> Requirements
Copy out the material below word for word, keeping every line as it stands.

---

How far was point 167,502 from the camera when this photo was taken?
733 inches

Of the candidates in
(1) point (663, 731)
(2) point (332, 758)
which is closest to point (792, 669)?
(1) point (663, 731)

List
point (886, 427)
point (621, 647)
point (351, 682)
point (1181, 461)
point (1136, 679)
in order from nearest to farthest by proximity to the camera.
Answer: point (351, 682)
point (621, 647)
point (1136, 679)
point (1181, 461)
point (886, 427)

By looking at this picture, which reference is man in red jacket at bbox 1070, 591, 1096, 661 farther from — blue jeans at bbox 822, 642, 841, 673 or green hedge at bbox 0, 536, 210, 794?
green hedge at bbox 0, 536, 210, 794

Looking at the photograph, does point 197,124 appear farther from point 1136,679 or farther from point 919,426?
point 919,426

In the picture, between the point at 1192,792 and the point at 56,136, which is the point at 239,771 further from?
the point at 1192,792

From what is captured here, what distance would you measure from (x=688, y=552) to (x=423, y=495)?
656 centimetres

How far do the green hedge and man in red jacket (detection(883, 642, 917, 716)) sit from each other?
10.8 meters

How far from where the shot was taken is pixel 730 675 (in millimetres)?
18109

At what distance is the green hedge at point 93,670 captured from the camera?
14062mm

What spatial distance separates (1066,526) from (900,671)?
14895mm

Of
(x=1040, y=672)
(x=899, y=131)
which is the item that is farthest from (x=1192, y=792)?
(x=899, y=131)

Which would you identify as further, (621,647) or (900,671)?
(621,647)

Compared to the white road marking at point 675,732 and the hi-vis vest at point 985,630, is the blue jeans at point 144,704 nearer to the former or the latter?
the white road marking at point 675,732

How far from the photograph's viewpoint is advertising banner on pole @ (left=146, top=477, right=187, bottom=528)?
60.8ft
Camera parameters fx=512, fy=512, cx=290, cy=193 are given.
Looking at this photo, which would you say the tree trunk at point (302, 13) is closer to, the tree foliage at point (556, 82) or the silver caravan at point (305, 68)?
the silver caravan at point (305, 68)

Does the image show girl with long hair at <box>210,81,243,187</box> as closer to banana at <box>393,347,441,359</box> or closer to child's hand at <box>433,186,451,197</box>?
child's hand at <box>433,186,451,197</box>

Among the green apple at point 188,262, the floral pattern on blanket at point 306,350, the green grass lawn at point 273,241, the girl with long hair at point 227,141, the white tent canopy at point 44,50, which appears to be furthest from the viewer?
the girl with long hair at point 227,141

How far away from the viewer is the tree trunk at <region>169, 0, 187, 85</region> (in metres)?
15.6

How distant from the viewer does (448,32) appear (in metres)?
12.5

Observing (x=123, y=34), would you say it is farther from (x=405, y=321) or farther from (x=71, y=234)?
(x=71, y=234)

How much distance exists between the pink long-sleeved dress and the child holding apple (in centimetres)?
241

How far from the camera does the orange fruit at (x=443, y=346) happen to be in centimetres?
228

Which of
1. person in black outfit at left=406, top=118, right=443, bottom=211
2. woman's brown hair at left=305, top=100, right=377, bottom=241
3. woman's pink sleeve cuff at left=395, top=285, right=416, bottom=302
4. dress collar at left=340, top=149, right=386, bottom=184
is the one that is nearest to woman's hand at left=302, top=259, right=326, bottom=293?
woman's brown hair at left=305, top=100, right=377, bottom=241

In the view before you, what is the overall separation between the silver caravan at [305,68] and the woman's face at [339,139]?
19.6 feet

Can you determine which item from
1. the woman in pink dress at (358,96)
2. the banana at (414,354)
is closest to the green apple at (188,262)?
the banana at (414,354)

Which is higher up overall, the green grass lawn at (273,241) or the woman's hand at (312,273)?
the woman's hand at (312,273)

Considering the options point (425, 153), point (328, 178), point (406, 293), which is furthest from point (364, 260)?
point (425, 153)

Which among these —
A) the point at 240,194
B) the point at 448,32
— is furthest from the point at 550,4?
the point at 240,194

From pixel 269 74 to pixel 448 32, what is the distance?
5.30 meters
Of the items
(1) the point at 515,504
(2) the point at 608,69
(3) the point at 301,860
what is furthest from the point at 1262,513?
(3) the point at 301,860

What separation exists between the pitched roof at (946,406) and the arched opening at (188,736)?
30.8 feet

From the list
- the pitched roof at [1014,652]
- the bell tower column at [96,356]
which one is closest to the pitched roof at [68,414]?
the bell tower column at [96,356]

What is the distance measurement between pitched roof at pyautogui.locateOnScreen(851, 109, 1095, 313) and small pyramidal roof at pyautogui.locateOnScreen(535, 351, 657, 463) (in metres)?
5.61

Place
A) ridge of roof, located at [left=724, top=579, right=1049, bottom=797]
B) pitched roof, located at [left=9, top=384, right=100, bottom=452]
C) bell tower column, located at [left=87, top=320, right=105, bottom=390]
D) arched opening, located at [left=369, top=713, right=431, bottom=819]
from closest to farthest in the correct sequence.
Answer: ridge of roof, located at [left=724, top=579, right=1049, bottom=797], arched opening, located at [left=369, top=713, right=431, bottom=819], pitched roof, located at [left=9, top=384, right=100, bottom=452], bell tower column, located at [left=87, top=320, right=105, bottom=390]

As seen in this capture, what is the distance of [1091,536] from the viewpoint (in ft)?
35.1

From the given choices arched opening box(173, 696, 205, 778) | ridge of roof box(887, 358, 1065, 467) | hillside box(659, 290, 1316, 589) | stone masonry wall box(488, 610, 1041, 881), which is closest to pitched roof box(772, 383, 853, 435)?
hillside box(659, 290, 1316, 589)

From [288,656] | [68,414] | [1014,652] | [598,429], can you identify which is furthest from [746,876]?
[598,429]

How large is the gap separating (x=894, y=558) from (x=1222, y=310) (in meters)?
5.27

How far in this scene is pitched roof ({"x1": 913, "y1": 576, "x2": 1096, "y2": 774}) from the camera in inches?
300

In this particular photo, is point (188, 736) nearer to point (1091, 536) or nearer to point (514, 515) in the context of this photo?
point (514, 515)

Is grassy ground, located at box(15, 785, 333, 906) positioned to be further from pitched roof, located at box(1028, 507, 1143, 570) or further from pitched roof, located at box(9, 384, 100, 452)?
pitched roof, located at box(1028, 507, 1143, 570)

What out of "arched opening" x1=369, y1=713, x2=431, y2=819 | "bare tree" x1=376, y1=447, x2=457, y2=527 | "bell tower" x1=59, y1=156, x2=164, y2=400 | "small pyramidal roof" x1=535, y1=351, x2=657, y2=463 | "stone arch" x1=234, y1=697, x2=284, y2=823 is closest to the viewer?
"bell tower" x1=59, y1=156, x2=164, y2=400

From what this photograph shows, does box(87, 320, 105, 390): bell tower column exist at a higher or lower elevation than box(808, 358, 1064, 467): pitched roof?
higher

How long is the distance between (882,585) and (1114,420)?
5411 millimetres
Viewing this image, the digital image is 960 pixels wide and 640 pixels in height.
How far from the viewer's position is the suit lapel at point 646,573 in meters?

---

> Task answer
How far was point 167,502 from the camera when this photo was taken?
733 inches

Of the candidates in
(1) point (663, 731)
(2) point (332, 758)
which is closest to point (792, 669)?
(1) point (663, 731)

List
point (886, 427)
point (621, 647)
point (351, 682)
point (1181, 461)
point (1136, 679)
in order from nearest to farthest by proximity to the camera.
Answer: point (351, 682)
point (621, 647)
point (1136, 679)
point (1181, 461)
point (886, 427)

By looking at this picture, which reference is man in red jacket at bbox 1070, 591, 1096, 661 farther from — blue jeans at bbox 822, 642, 841, 673 or green hedge at bbox 0, 536, 210, 794?
green hedge at bbox 0, 536, 210, 794

Looking at the photograph, does point 197,124 appear farther from point 1136,679 or farther from point 919,426?
point 919,426

In the picture, between the point at 1192,792 and the point at 56,136, which is the point at 239,771 further from?
the point at 1192,792

From what is captured here, what distance would you measure from (x=688, y=552) to (x=423, y=495)?
656 centimetres

How far do the green hedge and man in red jacket (detection(883, 642, 917, 716)) sit from each other?
10.8 meters

How far from where the shot was taken is pixel 730 675 (in millimetres)?
18109

At what distance is the green hedge at point 93,670 captured from the camera?
14062mm

What spatial distance separates (1066,526) from (900,671)?
14895mm

Of
(x=1040, y=672)
(x=899, y=131)
which is the item that is farthest from (x=1192, y=792)?
(x=899, y=131)

Which would you identify as further, (621,647) or (900,671)?
(621,647)

Compared to the white road marking at point 675,732 and the hi-vis vest at point 985,630, is the blue jeans at point 144,704 nearer to the former or the latter?
the white road marking at point 675,732

How far from the photograph's viewpoint is advertising banner on pole @ (left=146, top=477, right=187, bottom=528)?
60.8ft
Camera parameters fx=512, fy=512, cx=290, cy=193 are given.
Looking at this photo, which would you say the tree trunk at point (302, 13) is closer to, the tree foliage at point (556, 82) or the silver caravan at point (305, 68)?
the silver caravan at point (305, 68)

Does the image show girl with long hair at <box>210,81,243,187</box> as closer to banana at <box>393,347,441,359</box> or closer to child's hand at <box>433,186,451,197</box>?
child's hand at <box>433,186,451,197</box>

Among the green apple at point 188,262, the floral pattern on blanket at point 306,350, the green grass lawn at point 273,241, the girl with long hair at point 227,141, the white tent canopy at point 44,50, which appears to be furthest from the viewer?
the girl with long hair at point 227,141

How far away from the viewer is the tree trunk at <region>169, 0, 187, 85</region> (in metres)?
15.6

How distant from the viewer does (448,32) appear (in metres)?
12.5

Observing (x=123, y=34), would you say it is farther from (x=405, y=321) or farther from (x=71, y=234)?
(x=71, y=234)

How much distance exists between the pink long-sleeved dress and the child holding apple (in centimetres)?
241

How far from the camera does the orange fruit at (x=443, y=346) happen to be in centimetres?
228

Which of
1. person in black outfit at left=406, top=118, right=443, bottom=211
2. woman's brown hair at left=305, top=100, right=377, bottom=241
3. woman's pink sleeve cuff at left=395, top=285, right=416, bottom=302
4. dress collar at left=340, top=149, right=386, bottom=184
is the one that is nearest to woman's hand at left=302, top=259, right=326, bottom=293?
woman's brown hair at left=305, top=100, right=377, bottom=241

In the view before you, what is the overall separation between the silver caravan at [305,68] and the woman's face at [339,139]?
19.6 feet

Can you determine which item from
1. the woman in pink dress at (358,96)
2. the banana at (414,354)
is closest to the green apple at (188,262)?
the banana at (414,354)

Which is higher up overall, the green grass lawn at (273,241) or the woman's hand at (312,273)?
the woman's hand at (312,273)

Considering the options point (425, 153), point (328, 178), point (406, 293), which is furthest from point (364, 260)?
point (425, 153)

Which among these —
A) the point at 240,194
B) the point at 448,32
— is furthest from the point at 550,4?
the point at 240,194

From pixel 269 74 to pixel 448 32, what is the distance?
5.30 meters
Of the items
(1) the point at 515,504
(2) the point at 608,69
(3) the point at 301,860
what is furthest from the point at 1262,513?
(3) the point at 301,860

What separation exists between the pitched roof at (946,406) and the arched opening at (188,736)?
30.8 feet

From the list
- the pitched roof at [1014,652]
- the bell tower column at [96,356]
which one is closest to the pitched roof at [68,414]?
the bell tower column at [96,356]

What is the distance measurement between pitched roof at pyautogui.locateOnScreen(851, 109, 1095, 313) and small pyramidal roof at pyautogui.locateOnScreen(535, 351, 657, 463) (in metres)?
5.61

Place
A) ridge of roof, located at [left=724, top=579, right=1049, bottom=797]
B) pitched roof, located at [left=9, top=384, right=100, bottom=452]
C) bell tower column, located at [left=87, top=320, right=105, bottom=390]
D) arched opening, located at [left=369, top=713, right=431, bottom=819]
from closest to farthest in the correct sequence.
Answer: ridge of roof, located at [left=724, top=579, right=1049, bottom=797], arched opening, located at [left=369, top=713, right=431, bottom=819], pitched roof, located at [left=9, top=384, right=100, bottom=452], bell tower column, located at [left=87, top=320, right=105, bottom=390]

As seen in this capture, what is the distance of [1091,536] from the viewpoint (in ft)?
35.1

From the given choices arched opening box(173, 696, 205, 778) | ridge of roof box(887, 358, 1065, 467) | hillside box(659, 290, 1316, 589) | stone masonry wall box(488, 610, 1041, 881), which is closest to pitched roof box(772, 383, 853, 435)?
hillside box(659, 290, 1316, 589)

From [288,656] | [68,414] | [1014,652] | [598,429], can you identify which is furthest from [746,876]?
[598,429]

How large is the gap separating (x=894, y=558) from (x=1222, y=310) (in meters)?
5.27

How far in this scene is pitched roof ({"x1": 913, "y1": 576, "x2": 1096, "y2": 774}) from the camera in inches?
300

In this particular photo, is point (188, 736) nearer to point (1091, 536) or nearer to point (514, 515) in the context of this photo?
point (514, 515)

Is grassy ground, located at box(15, 785, 333, 906) positioned to be further from pitched roof, located at box(1028, 507, 1143, 570) or further from pitched roof, located at box(9, 384, 100, 452)?
pitched roof, located at box(1028, 507, 1143, 570)

What out of "arched opening" x1=369, y1=713, x2=431, y2=819 | "bare tree" x1=376, y1=447, x2=457, y2=527 | "bell tower" x1=59, y1=156, x2=164, y2=400 | "small pyramidal roof" x1=535, y1=351, x2=657, y2=463 | "stone arch" x1=234, y1=697, x2=284, y2=823 is closest to the viewer?
"bell tower" x1=59, y1=156, x2=164, y2=400

From what this photograph shows, does box(87, 320, 105, 390): bell tower column exist at a higher or lower elevation than box(808, 358, 1064, 467): pitched roof?
higher

How long is the distance between (882,585) and (1114,420)?
5411 millimetres
Viewing this image, the digital image is 960 pixels wide and 640 pixels in height.
How far from the viewer's position is the suit lapel at point 646,573 in meters?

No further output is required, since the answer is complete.